■ Excerpted passage ■
Is BlockFi’s $35 Million DOJ Lawsuit Dismissal Hiding a Bigger Crypto Scandal?

BlockFi and the U.S. Department of Justice have quietly agreed to dismiss a $35 million lawsuit over disputed crypto assets. The move, approved by Judge Michael B. Kaplan, ends a contentious chapter in BlockFi’s bankruptcy saga.

The lawsuit, filed in May 2023, centered on the DOJ’s attempt to seize funds from BlockFi accounts linked to two Estonian nationals accused of criminal fraud. The case was dismissed with prejudice, meaning it cannot be reopened, and each side will bear its own legal costs.

Could the settlement between BlockFi and the DOJ reveal deeper industry problems?

Some industry watchers are questioning whether the settlement signals deeper issues within the crypto sector. BlockFi’s bankruptcy, declared in November 2022 after the FTX collapse, exposed a tangled web of financial and legal risks for investors and creditors.

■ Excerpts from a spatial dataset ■
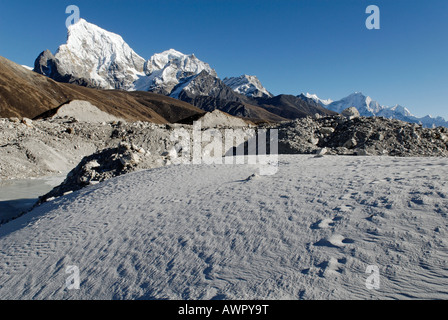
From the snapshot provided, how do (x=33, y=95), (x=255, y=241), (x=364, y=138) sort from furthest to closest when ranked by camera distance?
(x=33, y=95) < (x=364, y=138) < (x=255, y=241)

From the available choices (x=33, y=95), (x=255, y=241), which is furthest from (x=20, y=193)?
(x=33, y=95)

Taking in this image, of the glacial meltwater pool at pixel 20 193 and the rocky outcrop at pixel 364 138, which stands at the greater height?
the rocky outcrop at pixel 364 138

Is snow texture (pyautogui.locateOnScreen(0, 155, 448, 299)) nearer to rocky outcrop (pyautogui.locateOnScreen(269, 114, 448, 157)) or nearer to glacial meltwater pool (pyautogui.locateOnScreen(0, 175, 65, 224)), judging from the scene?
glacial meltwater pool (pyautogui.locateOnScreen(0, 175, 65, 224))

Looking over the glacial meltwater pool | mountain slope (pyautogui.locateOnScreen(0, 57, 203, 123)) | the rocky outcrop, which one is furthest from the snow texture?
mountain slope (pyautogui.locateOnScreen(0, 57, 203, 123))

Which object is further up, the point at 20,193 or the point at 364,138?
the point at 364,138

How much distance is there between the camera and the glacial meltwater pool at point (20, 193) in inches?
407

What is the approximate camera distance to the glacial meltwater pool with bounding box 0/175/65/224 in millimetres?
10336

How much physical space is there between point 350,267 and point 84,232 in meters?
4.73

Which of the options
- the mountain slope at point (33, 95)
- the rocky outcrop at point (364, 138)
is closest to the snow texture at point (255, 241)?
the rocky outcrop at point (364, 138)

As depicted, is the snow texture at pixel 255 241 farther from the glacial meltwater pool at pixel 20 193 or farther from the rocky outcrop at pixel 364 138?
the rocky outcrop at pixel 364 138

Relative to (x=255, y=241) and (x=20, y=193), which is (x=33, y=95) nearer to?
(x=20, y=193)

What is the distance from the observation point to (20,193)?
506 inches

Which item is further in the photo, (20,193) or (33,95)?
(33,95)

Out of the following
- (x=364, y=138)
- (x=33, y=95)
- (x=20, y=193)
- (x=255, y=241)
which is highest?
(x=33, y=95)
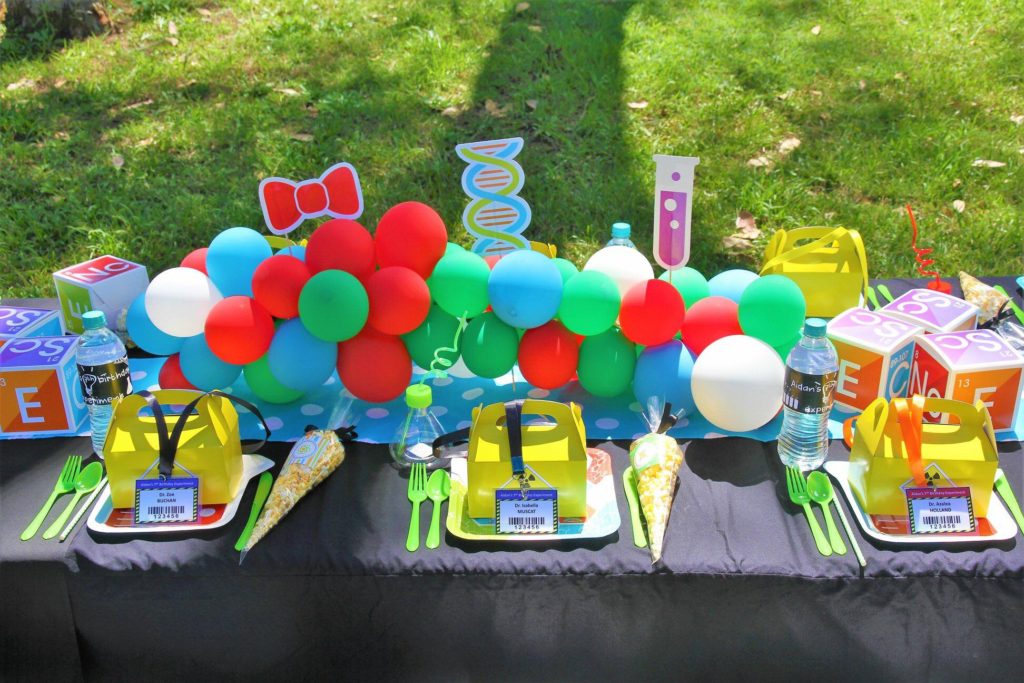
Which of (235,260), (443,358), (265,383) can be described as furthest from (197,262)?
---
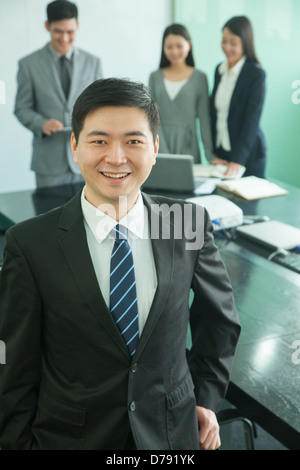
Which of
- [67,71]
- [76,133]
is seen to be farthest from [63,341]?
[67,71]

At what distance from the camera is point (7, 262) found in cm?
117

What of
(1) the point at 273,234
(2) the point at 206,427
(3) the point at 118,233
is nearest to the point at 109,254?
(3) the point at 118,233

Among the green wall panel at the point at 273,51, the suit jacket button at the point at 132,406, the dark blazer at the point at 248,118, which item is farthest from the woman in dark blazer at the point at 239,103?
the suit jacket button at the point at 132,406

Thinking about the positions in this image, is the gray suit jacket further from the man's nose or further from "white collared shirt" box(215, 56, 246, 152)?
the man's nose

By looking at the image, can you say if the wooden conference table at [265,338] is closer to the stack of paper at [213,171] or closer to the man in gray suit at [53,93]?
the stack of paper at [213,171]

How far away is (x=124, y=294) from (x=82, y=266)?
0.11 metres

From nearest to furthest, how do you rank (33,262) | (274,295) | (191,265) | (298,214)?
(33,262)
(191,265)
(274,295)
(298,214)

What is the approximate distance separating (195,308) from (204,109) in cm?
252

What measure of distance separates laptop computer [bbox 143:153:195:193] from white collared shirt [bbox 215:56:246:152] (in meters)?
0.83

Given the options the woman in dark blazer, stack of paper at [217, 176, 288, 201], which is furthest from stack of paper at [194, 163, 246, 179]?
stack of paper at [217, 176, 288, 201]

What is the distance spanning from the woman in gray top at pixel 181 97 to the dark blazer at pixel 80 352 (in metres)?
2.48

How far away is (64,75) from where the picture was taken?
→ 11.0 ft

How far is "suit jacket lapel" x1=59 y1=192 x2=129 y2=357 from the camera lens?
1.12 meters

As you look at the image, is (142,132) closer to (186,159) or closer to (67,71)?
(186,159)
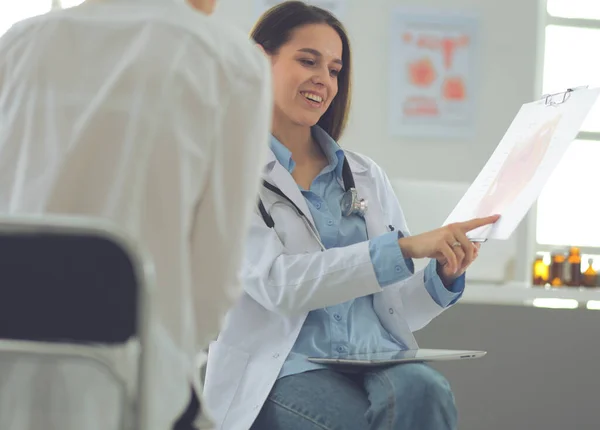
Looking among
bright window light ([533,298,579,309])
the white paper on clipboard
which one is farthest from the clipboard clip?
...
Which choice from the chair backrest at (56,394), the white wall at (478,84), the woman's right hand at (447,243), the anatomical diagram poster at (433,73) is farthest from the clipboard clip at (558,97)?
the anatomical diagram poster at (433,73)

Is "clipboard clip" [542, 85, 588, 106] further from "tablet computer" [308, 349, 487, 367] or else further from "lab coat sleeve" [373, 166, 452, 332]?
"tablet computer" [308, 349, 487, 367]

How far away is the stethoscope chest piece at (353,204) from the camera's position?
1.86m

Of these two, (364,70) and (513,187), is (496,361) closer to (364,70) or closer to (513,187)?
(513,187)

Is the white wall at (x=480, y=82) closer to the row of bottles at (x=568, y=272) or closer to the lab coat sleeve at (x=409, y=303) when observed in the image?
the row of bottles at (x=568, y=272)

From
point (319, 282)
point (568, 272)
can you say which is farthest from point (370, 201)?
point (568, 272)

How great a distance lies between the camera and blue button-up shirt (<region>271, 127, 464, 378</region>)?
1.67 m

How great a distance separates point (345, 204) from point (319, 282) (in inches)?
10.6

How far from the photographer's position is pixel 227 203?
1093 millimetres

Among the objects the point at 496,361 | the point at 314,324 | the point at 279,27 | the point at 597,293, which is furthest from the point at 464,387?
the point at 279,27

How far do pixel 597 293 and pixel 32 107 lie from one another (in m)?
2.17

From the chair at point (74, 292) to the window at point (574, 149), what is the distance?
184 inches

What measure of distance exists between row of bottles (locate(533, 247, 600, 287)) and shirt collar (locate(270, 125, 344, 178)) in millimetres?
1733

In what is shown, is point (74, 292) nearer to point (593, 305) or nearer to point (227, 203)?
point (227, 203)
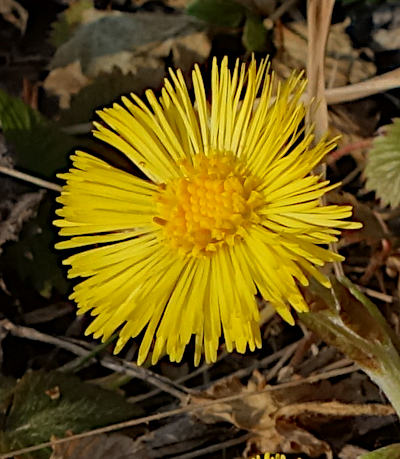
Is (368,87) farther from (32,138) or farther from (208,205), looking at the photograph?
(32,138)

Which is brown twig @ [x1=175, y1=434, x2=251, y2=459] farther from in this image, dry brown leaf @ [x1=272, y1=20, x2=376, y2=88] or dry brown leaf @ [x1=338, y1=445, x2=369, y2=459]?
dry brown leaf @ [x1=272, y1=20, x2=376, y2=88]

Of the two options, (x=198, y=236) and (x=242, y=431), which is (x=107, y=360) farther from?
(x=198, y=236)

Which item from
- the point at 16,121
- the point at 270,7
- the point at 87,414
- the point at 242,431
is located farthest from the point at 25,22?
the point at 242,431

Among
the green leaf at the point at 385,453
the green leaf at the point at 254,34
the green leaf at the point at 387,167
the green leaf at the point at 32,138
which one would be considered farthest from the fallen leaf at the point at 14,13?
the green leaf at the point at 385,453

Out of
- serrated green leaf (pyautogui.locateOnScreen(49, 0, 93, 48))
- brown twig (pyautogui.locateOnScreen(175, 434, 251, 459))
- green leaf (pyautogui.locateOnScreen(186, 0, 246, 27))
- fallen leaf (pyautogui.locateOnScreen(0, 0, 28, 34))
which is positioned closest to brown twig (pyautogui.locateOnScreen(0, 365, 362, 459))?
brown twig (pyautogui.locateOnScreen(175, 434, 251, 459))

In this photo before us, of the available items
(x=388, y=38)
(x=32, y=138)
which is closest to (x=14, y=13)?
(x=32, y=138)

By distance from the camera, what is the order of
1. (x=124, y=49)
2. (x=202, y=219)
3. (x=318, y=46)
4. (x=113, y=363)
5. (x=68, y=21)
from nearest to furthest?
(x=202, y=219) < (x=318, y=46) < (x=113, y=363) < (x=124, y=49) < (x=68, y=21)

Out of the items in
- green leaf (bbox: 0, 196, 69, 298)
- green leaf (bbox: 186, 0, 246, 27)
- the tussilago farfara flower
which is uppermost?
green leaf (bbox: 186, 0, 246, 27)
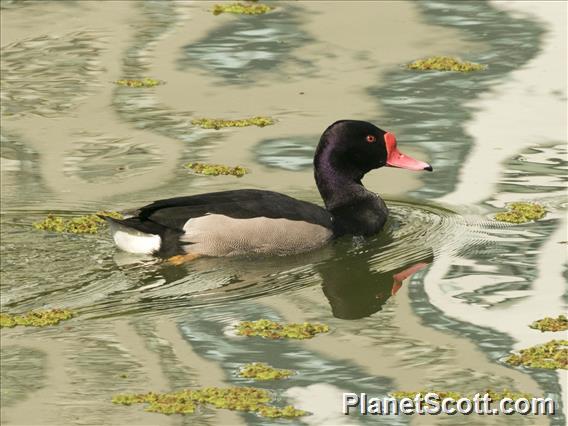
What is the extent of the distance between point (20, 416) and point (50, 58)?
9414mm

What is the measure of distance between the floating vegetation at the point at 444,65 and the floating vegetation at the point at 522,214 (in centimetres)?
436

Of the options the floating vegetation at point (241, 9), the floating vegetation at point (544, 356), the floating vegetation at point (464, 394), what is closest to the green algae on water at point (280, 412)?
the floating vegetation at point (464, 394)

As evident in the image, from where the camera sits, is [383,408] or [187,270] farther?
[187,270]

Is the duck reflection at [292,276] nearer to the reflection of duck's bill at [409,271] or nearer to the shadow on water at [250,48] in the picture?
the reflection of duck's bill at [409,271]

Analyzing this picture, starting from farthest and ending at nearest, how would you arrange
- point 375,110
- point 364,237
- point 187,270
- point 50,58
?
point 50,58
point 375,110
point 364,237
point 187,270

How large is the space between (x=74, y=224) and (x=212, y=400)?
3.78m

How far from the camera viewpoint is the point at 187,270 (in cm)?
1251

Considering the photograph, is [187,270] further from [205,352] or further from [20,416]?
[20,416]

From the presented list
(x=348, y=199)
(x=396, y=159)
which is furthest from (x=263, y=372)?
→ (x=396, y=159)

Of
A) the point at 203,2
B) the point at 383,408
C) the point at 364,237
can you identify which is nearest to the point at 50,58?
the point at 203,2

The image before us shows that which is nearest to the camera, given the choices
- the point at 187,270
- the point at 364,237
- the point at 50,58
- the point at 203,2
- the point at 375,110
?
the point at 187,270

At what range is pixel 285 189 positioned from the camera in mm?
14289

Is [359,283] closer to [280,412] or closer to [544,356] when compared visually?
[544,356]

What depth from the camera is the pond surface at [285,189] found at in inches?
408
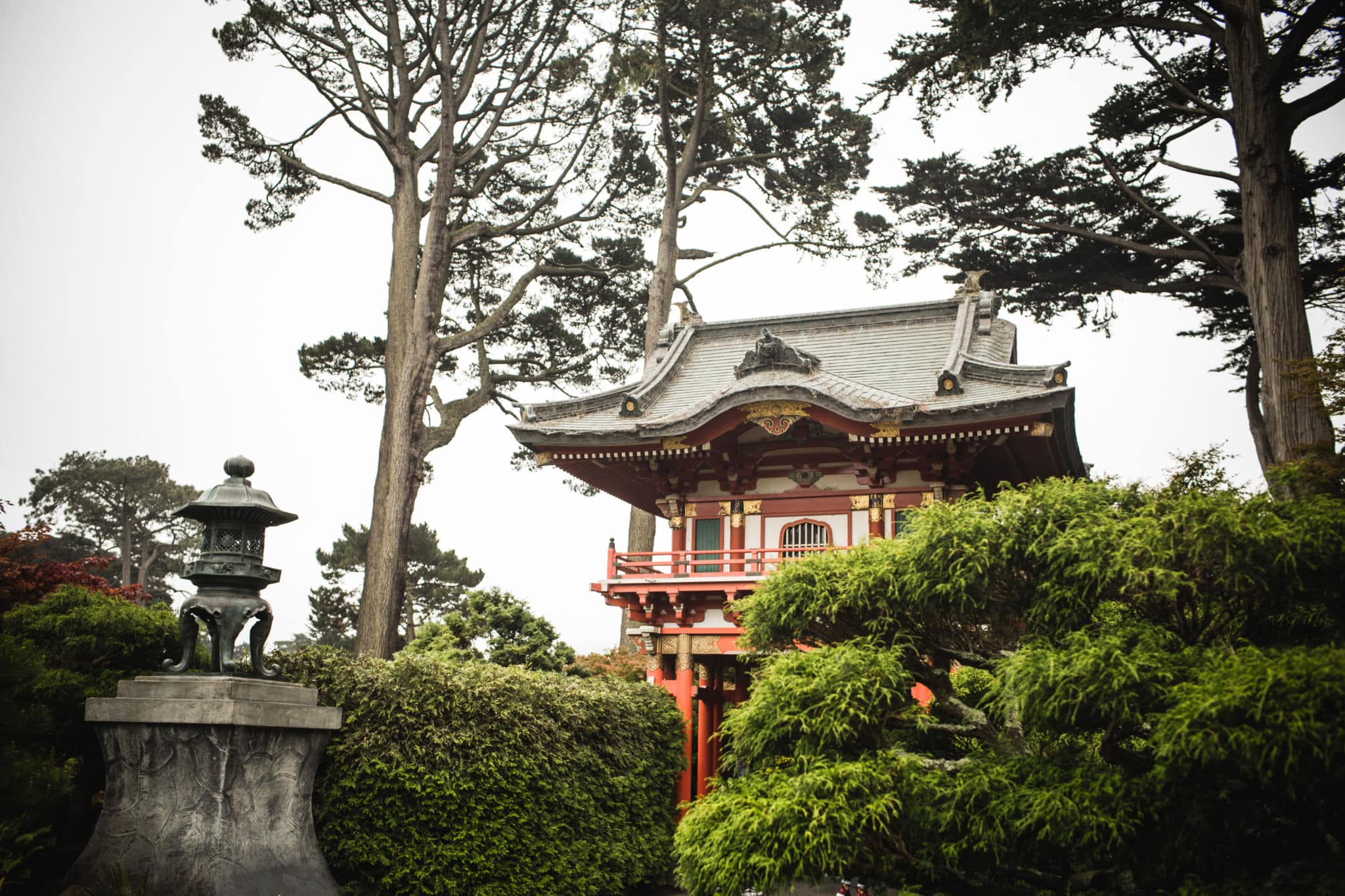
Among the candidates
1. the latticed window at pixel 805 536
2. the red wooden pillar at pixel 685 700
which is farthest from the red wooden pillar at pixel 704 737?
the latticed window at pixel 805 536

■ Complete the following ■
#1 Quote the BlockFi article from "BlockFi and the U.S." to "deeper industry problems?".
#2 In the BlockFi article, restate the paragraph beginning "The lawsuit, filed in May 2023" as a short bulleted list of its main facts.
#3 Proceed with the BlockFi article, picking up after its final sentence.

■ Exercise answers ■
#1
BlockFi and the U.S. Department of Justice have quietly agreed to dismiss a $35 million lawsuit over disputed crypto assets. The move, approved by Judge Michael B. Kaplan, ends a contentious chapter in BlockFi’s bankruptcy saga.

The lawsuit, filed in May 2023, centered on the DOJ’s attempt to seize funds from BlockFi accounts linked to two Estonian nationals accused of criminal fraud. The case was dismissed with prejudice, meaning it cannot be reopened, and each side will bear its own legal costs.

Could the settlement between BlockFi and the DOJ reveal deeper industry problems?

#2
- Filed in May 2023.
- The DOJ sought to seize funds from BlockFi accounts linked to two Estonian nationals accused of criminal fraud.
- Dismissed with prejudice, so it cannot be reopened.
- Each side pays its own legal costs.

#3
The DOJ’s original claim was based on warrants to seize assets from accounts tied to criminal activity, unrelated to BlockFi’s own bankruptcy. The dispute highlighted the complex overlap between federal criminal investigations and bankruptcy proceedings in the crypto world.

Did you know?
BlockFi’s bankruptcy is one of the largest in crypto history, with over $10 billion owed to more than 100,000 creditors, following the collapse of FTX and major industry turmoil.

Is the dismissal of the $35 million lawsuit just the tip of the iceberg?

Legal experts note that dismissing the case with prejudice means BlockFi’s estate can now proceed without further claims on these specific assets. However, BlockFi still owes around $10 billion to more than 100,000 creditors, and the company’s financial troubles are far from over.

The case also comes amid a broader shift in U.S. regulatory and enforcement priorities. In 2025, the DOJ signaled it would scale back aggressive prosecution of digital asset companies, focusing instead on clear cases of fraud and theft.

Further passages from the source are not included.